Pour Marine Le Pen, «c’est tout sauf Hillary Clinton». La présidente du Front national a estimé que la candidate démocrate à la présidence américaine représentait une menace pour la France, dans une interview diffusée mercredi sur CNN. «Pour l’intérêt de la France, c’est tout sauf Hillary Clinton, car je crois qu’Hillary Clinton c’est la guerre, c’est la dévastation, c’est le déséquilibre du monde, ce sont des choix économiques qui sont ravageurs pour le bien de mon peuple, ce sont des choix géo-stratégiques qui vont engager à des conflits mondiaux», a-t-elle expliqué.

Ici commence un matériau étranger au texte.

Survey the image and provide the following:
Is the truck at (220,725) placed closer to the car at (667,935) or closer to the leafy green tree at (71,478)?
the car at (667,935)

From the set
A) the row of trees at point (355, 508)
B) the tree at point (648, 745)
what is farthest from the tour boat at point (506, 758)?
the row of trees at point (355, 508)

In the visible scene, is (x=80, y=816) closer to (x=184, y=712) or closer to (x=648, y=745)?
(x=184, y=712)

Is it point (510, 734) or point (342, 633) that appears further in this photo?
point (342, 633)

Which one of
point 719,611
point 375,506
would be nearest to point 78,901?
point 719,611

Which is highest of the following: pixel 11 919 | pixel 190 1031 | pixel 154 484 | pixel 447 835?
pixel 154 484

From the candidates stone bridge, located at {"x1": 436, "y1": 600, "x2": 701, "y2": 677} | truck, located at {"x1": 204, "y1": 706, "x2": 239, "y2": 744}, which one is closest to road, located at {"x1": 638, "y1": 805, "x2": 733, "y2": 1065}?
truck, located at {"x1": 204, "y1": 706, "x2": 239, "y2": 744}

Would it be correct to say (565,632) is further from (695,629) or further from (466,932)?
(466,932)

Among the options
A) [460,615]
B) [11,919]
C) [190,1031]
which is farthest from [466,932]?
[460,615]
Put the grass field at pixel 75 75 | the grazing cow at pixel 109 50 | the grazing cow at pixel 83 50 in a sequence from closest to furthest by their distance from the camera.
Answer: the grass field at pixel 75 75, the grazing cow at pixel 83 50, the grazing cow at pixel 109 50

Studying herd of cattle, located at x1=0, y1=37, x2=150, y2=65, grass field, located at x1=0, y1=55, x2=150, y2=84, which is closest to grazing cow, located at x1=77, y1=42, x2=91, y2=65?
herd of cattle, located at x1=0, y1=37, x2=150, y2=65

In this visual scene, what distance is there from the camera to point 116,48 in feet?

Une position déjà formulée début juillet par la candidate frontiste à l’élection présidentielle de mai prochain: Clinton «incarne tout ce que les Etats-Unis ont pu construire et exporter de néfaste dans le monde en termes de modèle économique, de choix internationaux», déclarait-elle dans les colonnes de Valeurs Actuelles.

«Maîtriser l’immigration»

«Le point commun entre Donald Trump et moi, c’est que nous ne sommes pas du sérail, nous ne participons pas au système, nous ne dépendons de personne.»
Marine Le Pen, présidente du Front national.

Si elle ne soutient pas directement le républicain Donald Trump, Marine Le Pen accepte volontiers le rapprochement qui est régulièrement fait entre elle et le candidat républicain, surnommé le «Le Pen américain». «Le point commun entre nous, c’est que nous ne sommes pas du sérail, nous ne participons pas au système, nous ne dépendons de personne, nous n’allons pas prendre nos ordres auprès de telles puissances financières». Avant d’ajouter: «C’est peut-être ça qui a fait le succès de Donald Trump, mais aussi celui de Bernie Sanders», le rival malheureux d’Hillary Clinton pour l’investiture américaine.

Interrogée sur le mur prôné par Donald Trump entre le Mexique et les USA, la présidente du FN a estimé qu’il était «surtout symbolique». Je pense que la volonté de Donald Trump, c’est de maîtriser l’immigration, je ne vais pas lui jeter la pierre». En juillet, dans Valeurs actuelles, Marine Le Pen avait assuré qu’il ne fallait pas voir dans ses déclarations de la Trump-mania, indiquant que le milliardaire américain «ne mérite ni excès de compliments ni excès d’opprobre».